Şiddet böyle önlenemez!
.
Türkiye’de terör ve şiddetin her türü ile yıllardır o kadar iç içe yaşıyoruz ki maalesef artık toplumun bir “duyarsızlaşma” sürecine girmesi beklenen bir sonuç haline geldi. Normal olarak bir insanın hele de bir çocuğun hayatını kaybetmesi ya da tecavüze uğraması toplumda infial yaratırken son aylarda her gün bir başkasını duyduğumuz bu olaylar “sıradan haber” haline geliyor.
Toplum olarak “duyarsızlaşmaya direnmek ve tepki göstermek” zorundayız.
Bağışlanmaz suç!
Türkiye Kadın Dernekleri Federasyonu Başkanı Canan Güllü “Türkiye’de yaşanan ensest-aile içi tecavüz olaylarının Türkiye genelinde ‘yüzde 40’lara vardığını, bazılarının bu feci olayı gizlemeye bile gerek duymadığını” açıkladı.
TKDF Başkanı Canan Güllü ve çok sayıda kadın örgütünü bünyesinde toplayan bu dernek yıllardır “Türkiye Ensest Haritası” çıkarmak için çalışıyor.
Güllü; Din İşleri Yüksek Kurulu Dini Bilgilendirme Platformu’nun “bir babanın öz kızına şehvet duyması”na yönelik “haram değil” cevabıyla ilgili olarak “Diyanet web sitelerinde ensesti normalleştiren fetvalar vereceğine Milli Eğitim Bakanlığı, Sağlık Bakanlığı ve Adalet Bakanlığı bu konuya çözüm üretmeli” diyor.
Burada önemli olan 2 noktadan biri gerçekten de artık bakanlıkların daha fazla zaman kaybetmeden “bugüne kadar üzerine eğilmedikleri ama kadın ve çocukların hayatını mahveden” aile içi ve dışı tecavüz olaylarına köklü bir çözüm üretmeye çalışmasıdır. İkincisi ise Diyanet İşleri Başkanlığı’nın “açık suç sayılacak ve sosyal medyada günlerdir halkın tepkisini toplayan böyle bir mesajı nasıl yayınlayabildiği”nin araştırılmasıdır.
Sabotaj mı?
Diyanet ve Din İşleri Yüksek Kurulu bu olayın “elektronik ortamda yapılan bir hile ve tahrifat” olduğunu açıkladı ama böyle bir soru ve cevabın o sitede bulunması ve tepkiler üzerine kaldırılması konusunda bu açıklama yetersizdir.
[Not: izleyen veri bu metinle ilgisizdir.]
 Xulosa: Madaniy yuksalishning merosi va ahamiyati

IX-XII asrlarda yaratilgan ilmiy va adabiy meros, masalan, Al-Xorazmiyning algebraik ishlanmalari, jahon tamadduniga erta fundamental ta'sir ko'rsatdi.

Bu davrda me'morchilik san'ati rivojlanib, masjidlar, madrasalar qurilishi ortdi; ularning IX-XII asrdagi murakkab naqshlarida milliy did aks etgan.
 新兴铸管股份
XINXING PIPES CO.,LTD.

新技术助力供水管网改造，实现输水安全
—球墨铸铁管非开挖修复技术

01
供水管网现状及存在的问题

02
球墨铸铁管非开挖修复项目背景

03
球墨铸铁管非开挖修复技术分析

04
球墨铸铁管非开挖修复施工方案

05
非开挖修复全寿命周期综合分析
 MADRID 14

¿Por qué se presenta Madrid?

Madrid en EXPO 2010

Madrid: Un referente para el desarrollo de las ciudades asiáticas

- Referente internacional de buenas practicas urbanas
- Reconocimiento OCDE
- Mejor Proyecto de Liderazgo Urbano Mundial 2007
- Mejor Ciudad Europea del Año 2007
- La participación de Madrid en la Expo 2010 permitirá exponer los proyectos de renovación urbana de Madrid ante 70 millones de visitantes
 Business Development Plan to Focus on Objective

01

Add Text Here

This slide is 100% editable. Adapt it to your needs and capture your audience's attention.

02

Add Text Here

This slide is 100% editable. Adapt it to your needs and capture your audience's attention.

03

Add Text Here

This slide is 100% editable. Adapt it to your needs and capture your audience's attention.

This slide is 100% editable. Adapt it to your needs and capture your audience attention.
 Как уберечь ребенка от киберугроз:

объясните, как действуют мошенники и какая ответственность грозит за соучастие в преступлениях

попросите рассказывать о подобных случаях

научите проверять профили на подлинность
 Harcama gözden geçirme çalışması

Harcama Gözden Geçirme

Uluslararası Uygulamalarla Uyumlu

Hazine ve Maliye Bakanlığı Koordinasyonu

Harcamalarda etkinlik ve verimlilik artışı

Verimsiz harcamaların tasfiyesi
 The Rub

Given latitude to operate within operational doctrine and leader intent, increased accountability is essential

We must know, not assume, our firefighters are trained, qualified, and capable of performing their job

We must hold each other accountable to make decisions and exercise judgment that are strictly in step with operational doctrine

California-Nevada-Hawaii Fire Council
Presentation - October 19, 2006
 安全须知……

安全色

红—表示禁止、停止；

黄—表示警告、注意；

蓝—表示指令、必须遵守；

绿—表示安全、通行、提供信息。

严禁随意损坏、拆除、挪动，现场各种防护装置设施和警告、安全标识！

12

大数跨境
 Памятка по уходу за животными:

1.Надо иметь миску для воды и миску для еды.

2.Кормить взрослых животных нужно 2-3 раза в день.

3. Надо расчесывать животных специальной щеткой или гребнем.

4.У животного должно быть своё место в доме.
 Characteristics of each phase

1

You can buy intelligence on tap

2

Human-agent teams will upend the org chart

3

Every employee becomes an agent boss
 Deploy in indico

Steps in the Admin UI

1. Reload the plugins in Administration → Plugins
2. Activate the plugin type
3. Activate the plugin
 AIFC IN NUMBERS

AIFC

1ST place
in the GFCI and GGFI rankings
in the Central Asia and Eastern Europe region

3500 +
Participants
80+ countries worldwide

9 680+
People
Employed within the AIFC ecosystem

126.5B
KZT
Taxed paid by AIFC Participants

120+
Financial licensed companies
Bakanlıklardan daha yüksek bir bütçeye sahip olan Diyanet’in, çocukların taciz ve tecavüzlerle ömür boyu tarifsiz mağduriyetler yaşadığı insanlık dışı böylesi bir eylemle ilgili olarak bu tür bir büyük hataya izin vermemesi görevidir.
Hiçbir kurum ve hiçbir kişi din adına böyle yorumlar yapamaz, yaptığı takdirde mevcut suçun yanına bir de “İslam dinine ve toplumsal-insani değerlere zarar verme” suçu eklenir.
Kurum sorumlularının istifası gerekir.
Devletin görevi!
Aynı sıralarda Rize’de “İl Özel İdare Genel Sekreter Yardımcısı Mehmet Nuri Gezmiş’in yetiştirme yurdunda kalan 2 erkek çocuğa cinsel istismarı” haberi çıktı.
Soruşturma başlatıldı, sanık gözaltına alındı. Görüldüğü gibi bu insanlık dışı eylemler “devlete emanet edilmiş sahipsiz çocuklar”a bizzat devlet görevlileri tarafından da yapılıyor.
Diğer tarafta 3 çocuk annesi eşini acımasızca öldüren bir adamın cezası “mahkeme sürecinde saygın tutum, haksız tahrik” gibi gerekçelerle indirilebiliyor.
Türkiye’de şiddet “en ağır suçlara” göz yumma ile önlenemez, devlet bu gidişi durdurmak, yaptırımları uygulamak, kurumlarıyla ilgili suçlarda gerekeni yapmak zorundadır!
Diyanet İşleri’nin toplumun tepkisini çeken fetvaları da son bulmalıdır.